Is the British pound trying to form a bottom?

Kate Leaman Kate Leaman

7 June 2019

At this point, everybody knows that the British pound has been week, and has been one of the favorite punching bags for currency traders around the world. However, we have recently seen a shift in the attitude of the Federal Reserve, and that of course will have an influence on anything with the letters “USD” attached to it. It’s under this prism that I look at the GBP/USD pair.

Federal Reserve

This past week, we have seen the Federal Reserve suggest that perhaps e-zine monetary policy is still well within the realm of possibility, showing that they continue to acquiesce and serve of the markets. Market participants have been screaming for a rate cut for some time, as we continue the newer monetary policy that has been in effect since the Great Recession. Markets continue to need “monetary methadone”, in the form of cheap money. As the US stock markets have been throwing a fit lately, the Federal Reserve has suggested that it’s there to save the day.
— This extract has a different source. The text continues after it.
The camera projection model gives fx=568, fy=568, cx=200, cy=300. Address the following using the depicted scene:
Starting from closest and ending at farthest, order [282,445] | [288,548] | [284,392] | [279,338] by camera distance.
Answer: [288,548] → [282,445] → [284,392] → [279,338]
By cutting rates and keeping monetary policy very loose, it drives down the value of the greenback. In that scenario, something is fundamentally changed in this pair. We already knew about the Brexit and all of the problems that brings, but now the greenback isn’t the rock of stability we once thought it was. In that sense, the bounce is probably more a reaction to being near support, and the fact that the US dollar is softening against many other currencies.

The technical set up

gbp/usd Weekly chart

GBP/USD Weekly Chart

The technical set up is very interesting. The fact that we bounced from the area we have is no mistake, because it’s been an area of interest for some time. The 1.28 level just above is minor resistance, but there’s even more interest near the 1.30 level. I now believe that we probably go looking towards that area based upon this past week’s candle.

The 1.25 level underneath will be massive support and if we were to break down below it, that would be very negative for the British pound. That being said, we are right around the 61.8% Fibonacci retracement level, and it had previously seen the 1.25 level offer massive resistance. That resistance should now be supported and should continue to lift this market.

I believe that a move to the 1.30 level is in the cards, and that we will have to reset and decide where to go from there. I believe that a pullback from that level makes a lot of sense, as we continue to bounce around in this overall general region. That being said, we will eventually get some type of clarity with the Brexit, and once we do I think the British pound can turn around and go higher for a longer-term move. Remember, we are at historic lows, as the British pound has really been this cheap to its American cousin. That doesn’t mean we can’t fall; it just means that at one point or another you have to ask the following question: “exactly who is left to sell?”